2010年10月22日 08:29 (瀬口 正晴)

小麦パンに変ってヤマイモパン

ヤマイモのうちジネンジョは日本独自のものです。このジネンジョが鹿児島の名物であった事から、カステラが安土桃山時代にポルトガルから日本に入ってきた時、これを模して、島津のお殿様は自分のところの和菓子職人に命じてジネンジョでカステラを焼かせたという伝えがあります。これが今日のかるかんと言われています。

我々の所ではグルテンフリーのパンの研究を進めています。小生のところの卒論生の志村さんは、この仕事を集中的にやってくれた。ジネンジョ、小麦デンプン、イースト、砂糖を混ぜ、水を加えて製パンプロセスをふませると、膨化してパンのようなものに変る事がわかりました。


彼女はこのジネンジョの成分がどのようにパンの構造に関わりを持っているのかについて興味を持ちました。まずジネンジョ粉に加水し、これを自動乳鉢で十分に懸濁し、遠心分離後、沈殿と上清に分け乾燥しました。それぞれを用いてパンベーキングしてもパンの膨らみは得られませんでした。

ドウにねばりが生じないのです。ところがそれらを合一するとねばりが生じ、パンは良く膨化するようになりました。ジネンジョのねばりの本質を見ているようでした。

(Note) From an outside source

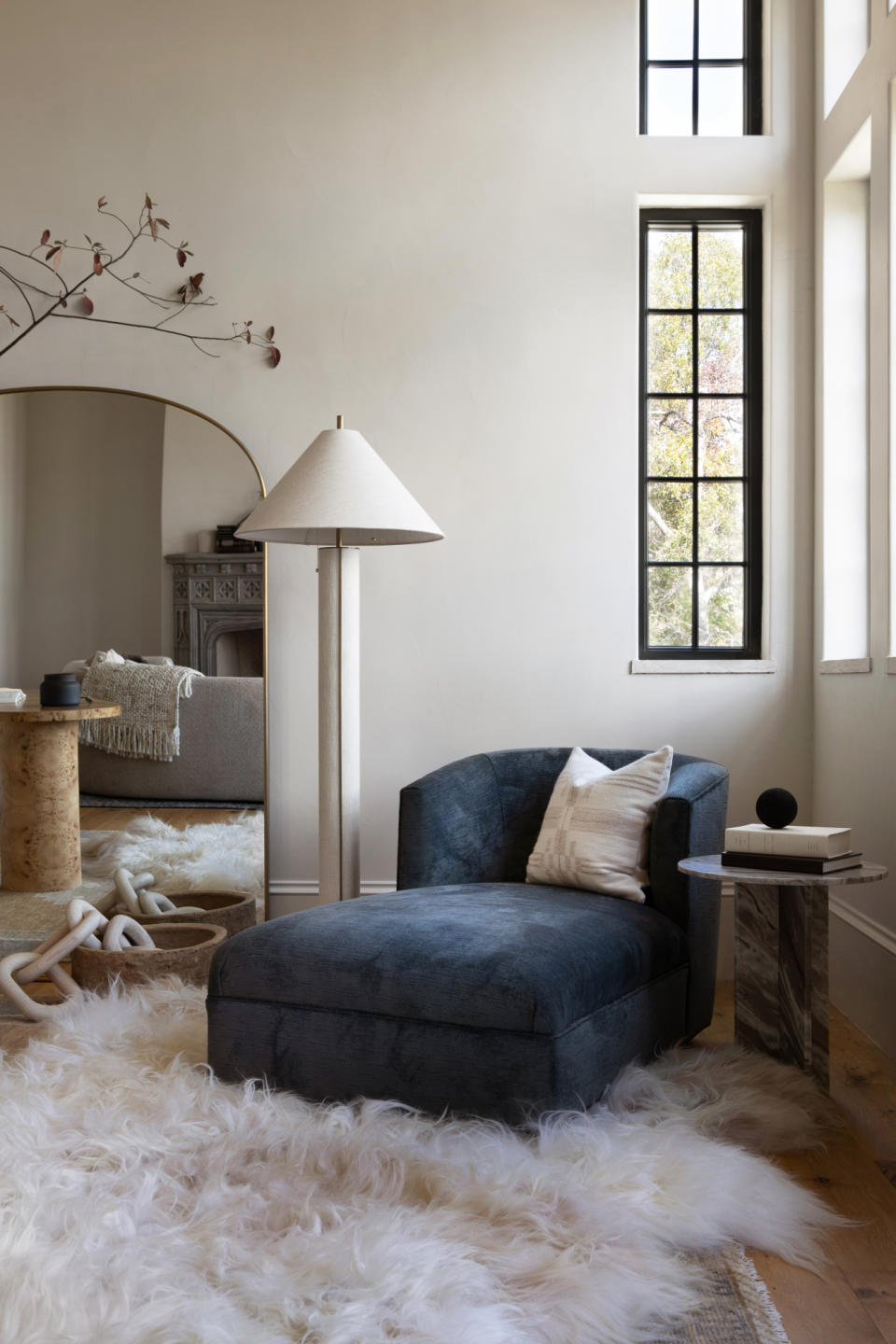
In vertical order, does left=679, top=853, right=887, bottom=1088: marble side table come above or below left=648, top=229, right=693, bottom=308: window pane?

すなわちヤマイモのねばりは高分子量区分(複合タンパク質とかーーー)と低分子量物質が必要であり、それらがお互いに絡み合ってあのねばりが生じるのです。

更に志村さんは、この低分子量物質をペーパークロマトグラフィー(PPC) に供し、ピリジンーブタノールー水(4:6:3)の系で展開し、AHP発色、ニンヒドリン発色を行ってスポットの糖区分とペプチド区分を確認しました。PPCの上部の方にくるのは糖質区分、下部にくるのはニンヒドリン発色部が集まりました。厚手濾紙を用いてペーパークロマトグラフィーに供し、沢山の低分子量物質をクロマトして、切り出し、両区分を分離し、水で紙から溶出し、それらをジネンジョの高分子量区分とブレンドしてパンベーキングを行いました。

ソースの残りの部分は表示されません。